Nesrin Erdoğmuş

Nesrin Erdoğmuş

Enflasyon, zam ve televizyon ekranları

Enflasyon, zam ve televizyon ekranları

Sevgili Okuyucularım Merhaba.
Güneş yine en parlak yüzünü gösteriyor.
Ağustos ayının en kavurucu sıcaklığı olan günlerinden birindeyiz.
Tatil mi dediniz?
Ne mümkün.
Tatil fiyatları oteller moteller hoteller pansiyonlar cep yakıyor.
Enflasyonda gelinen nokta ortada.
Vatandaş evine et yumurta sebze meyve götüremezken, bizim tatilden söz etmemiz biraz abes kaçıyor.
Artık enflasyon kelimesi bile vatandaşı çileden çıkarmaya yetiyor.
Düşünün geçen hafta en ucuz satış reyonlarını barındırdığını söyleyen üç harfli zincirleme satış merkezleri artık sattıkları mallara, haftalık hatta günlük denilebilecek türde zam yapıyorlar. Marketten aldığımız peynir, zeytin, yumurta, süt gibi zaruri ihtiyaçlarımız her gün daha farklı bir fiyat ile satış reyonlarında satılmasını bekliyor.
Aman Allah'ım bu nasıl iş sakın demeyin.
Maalesef aynen her şey dediğim gibi...
Her şey günlük artış gösteriyor.
Her ürün, her malın satışı bugünün fiyatı ayrı ve yarının fiyatıyla farklı olarak satılıyor.
Nereye gidiyor bu ülke?
Nereye gidiyor insanlık?
Nereye gidiyor vatandaşın psikolojisi?
Şu güzel yurdumun seksen binden fazla nüfusunun en fazla altı bini iyi yaşıyor.
Geri kalan nüfus dar gelirli.
Dar boğazlı.
Ya asgarî ücretli ya emekli ya da vasıfsız iş türünde çalışan birileri.
Eee ne olacak bu ülkenin hali.
Nasıl verilecek aydan aya gelen kiralar.
Nasıl verilecek elektrik su doğalgaz komplikasyon ücretleri.
Vatandaş kan ağlıyor.
Emekliler zaten sadece ölmemek için yaşıyor.
Gençler okuyamıyor.
Her geçen gün gençler boşluğa düşüyor ülkeden gitmek istiyor.
Beyin göçlerine bile dur diyemiyoruz.
Ve bu gençlere baktıkça onlara da hak vermeye başlıyoruz..
Peki, ne olacak bu ülke?
Nereye gidecek bu enflasyon bu zamlar?
Ne olacak dar gelirlinin hali?
Nasıl verecek bu vatandaş kirasını?
Nasıl çoluk çocuğunu doyuracak, okutacak, yaşam koşullarını güzelleştirecek..
Nasıl nasıl nasıl....
Biz bunlara kafa yorarken bir grup güruh ise her gün televizyon ekranlarında nasıl sağlıklı yaşarız. Nasıl sağlıklı besleniriz diye halka demeçler vermeye çalışıyor.
Ya bu halk bu vatandaş evine ekmek bile götürmekte zorlanıyor.

::::

§ Hedefler
- a) Enflasyon yazısında "Düşünün geçen hafta" diye açılan paragrafı, temel bilgilerini kaybetmeden daha kısa hâle getirin.
- b) Enflasyon yazısından "Tatil mi dediniz?" ile başlayıp "biraz abes kaçıyor." ifadesine kadar uzanan kısmı harfi harfine yeniden yazın.

§ Mevcut veriler
::::

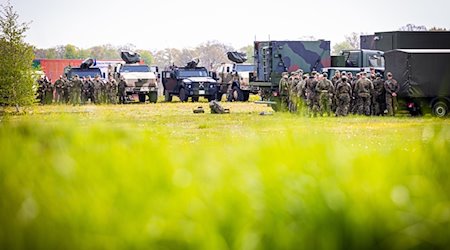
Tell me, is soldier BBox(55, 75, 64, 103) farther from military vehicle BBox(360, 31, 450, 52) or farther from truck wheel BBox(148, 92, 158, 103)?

::::

§ Alıştırma çözümleri
- a) En ucuz satış reyonlarına sahip olduğunu söyleyen üç harfli zincir marketler artık mallarına haftalık, hatta günlük zam yapıyor. Peynir, zeytin, yumurta, süt gibi temel ihtiyaçlar her gün farklı bir fiyatla satılıyor.

- b)
Tatil mi dediniz?
Ne mümkün.
Tatil fiyatları oteller moteller hoteller pansiyonlar cep yakıyor.
Enflasyonda gelinen nokta ortada.
Vatandaş evine et yumurta sebze meyve götüremezken, bizim tatilden söz etmemiz biraz abes kaçıyor.